The Quiet Girl („An Cailín Ciúin“, Das Stille Mädchen) – Colm Bairéads Verfilmung der Erzählung „Foster“ von Claire Keegan („Das Dritte Licht“, Deutsch von Hans-Christian Oeser) – gewann 2022 als erster irischsprachiger Film bei der Berlinale den „Großen Preis der Internationalen Jury Generation Kplus“.
Die neunjährige Cáit, äußerst sensibel dargestellt von Catherine Clinch, wird zu Verwandten ihrer Mutter geschickt, um den Sommer bei ihnen zu verbringen. Solche Patenschaft hat in Irland eine lange Tradition, nicht nur in der Arbeiterklasse, sondern bereits in der gälischen Gesellschaft der Vergangenheit, damals um familiäre oder politische Bindungen zu stärken. Den Pflegeeltern oblag die Pflicht, ihre Pflegekinder wie die eigenen zu versorgen und zu bilden. Doch hier, 1981 im irischen Waterford, erhält Cáit all die Aufmerksamkeit, Liebe und Fürsorge, die ihr zu Hause fehlen. Im Film ausgespart, was in der Erzählung leise anklingt: Es sind Jahre der Massenarbeitslosigkeit, der Emigration, der Hungerstreiks – und der ungebrochenen Macht der Katholischen Kirche. Diese ist auf der Leinwand kaum dargestellt – ein Herz-Jesu-Bild an der Wand, eine flüchtige Erwähnung der Sonntagsmesse – doch ihre Auswirkungen auf Cáits Eltern sind deutlich zu spüren, sie haben mehr Kinder, als sie versorgen können.
Als Gegengewicht fängt das Drama auf einfühlsame Weise das menschliche Bedürfnis nach mehr als nur Obdach und Nahrung ein – das Bedürfnis eines Kindes, in jeder Hinsicht wachsen zu dürfen. Dazu gehört der humane Umgang mit anderen Menschen und der Umwelt, ein Wachsen an Menschlichkeit. Catherine Clinch stellt in der Rolle der Cáit sehr überzeugend die hemmenden Auswirkungen von Armut und mangelnder Geborgenheit auf die Entwicklung eines Kindes dar sowie die zutiefst positive und humanisierende Wirkung einer liebevollen, ermutigenden Umgebung.

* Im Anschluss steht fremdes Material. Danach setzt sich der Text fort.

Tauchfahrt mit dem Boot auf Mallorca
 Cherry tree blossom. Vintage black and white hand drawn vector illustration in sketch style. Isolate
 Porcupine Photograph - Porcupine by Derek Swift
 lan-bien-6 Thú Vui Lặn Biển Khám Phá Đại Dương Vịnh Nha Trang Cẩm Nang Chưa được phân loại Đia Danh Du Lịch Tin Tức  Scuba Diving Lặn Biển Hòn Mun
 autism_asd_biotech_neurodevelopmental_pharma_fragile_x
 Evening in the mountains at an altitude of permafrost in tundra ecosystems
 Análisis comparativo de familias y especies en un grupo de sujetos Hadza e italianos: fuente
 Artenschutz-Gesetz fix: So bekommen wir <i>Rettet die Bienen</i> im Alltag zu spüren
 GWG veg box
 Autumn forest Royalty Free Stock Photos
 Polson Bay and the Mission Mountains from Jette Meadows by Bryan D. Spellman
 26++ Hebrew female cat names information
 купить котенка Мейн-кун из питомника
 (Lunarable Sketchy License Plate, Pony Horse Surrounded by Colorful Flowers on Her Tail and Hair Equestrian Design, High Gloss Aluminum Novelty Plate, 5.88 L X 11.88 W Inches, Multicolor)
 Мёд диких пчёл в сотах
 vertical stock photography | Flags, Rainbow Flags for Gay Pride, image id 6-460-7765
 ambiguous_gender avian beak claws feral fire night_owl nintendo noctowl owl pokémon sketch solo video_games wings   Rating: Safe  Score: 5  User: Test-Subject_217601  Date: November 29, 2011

Die Pflegeeltern Eibhlín und Seán haben selbst eine Tragödie erlebt und ihre Fürsorge wird vor diesem Hintergrund gezeigt, ist davon geprägt. Die Erzählperspektive bleibt jedoch die von Cáit und Zuschauer können nur so viel erahnen, wie dem stillen, wachsamen jungen Mädchen während ihres Sommeraufenthalts klar wird. Die enge, schmale Kameraführung von Kate McCullough, in Zusammenarbeit mit dem Regisseur sowie mit dem Cutter John Murphy, reflektiert die Beschränkungen des kindlichen Blicks auf die Welt. Im Elternhaus bewirkt dieses Format ein Gefühl des Halbverstehens sowie des Gefangenseins: Dinge und Personen werden oft vom Rahmen nur halb erfasst. Dieser Blick beginnt sich bei den Verwandten zu erweitern, obwohl auch hier – dem Kinde angemessen – nicht alles sichtbar ist. Der Komponist Stephen Rennicks geht ebenfalls sehr behutsam vor – seine Musik untermalt sanft die natürliche Klanglandschaft Irlands.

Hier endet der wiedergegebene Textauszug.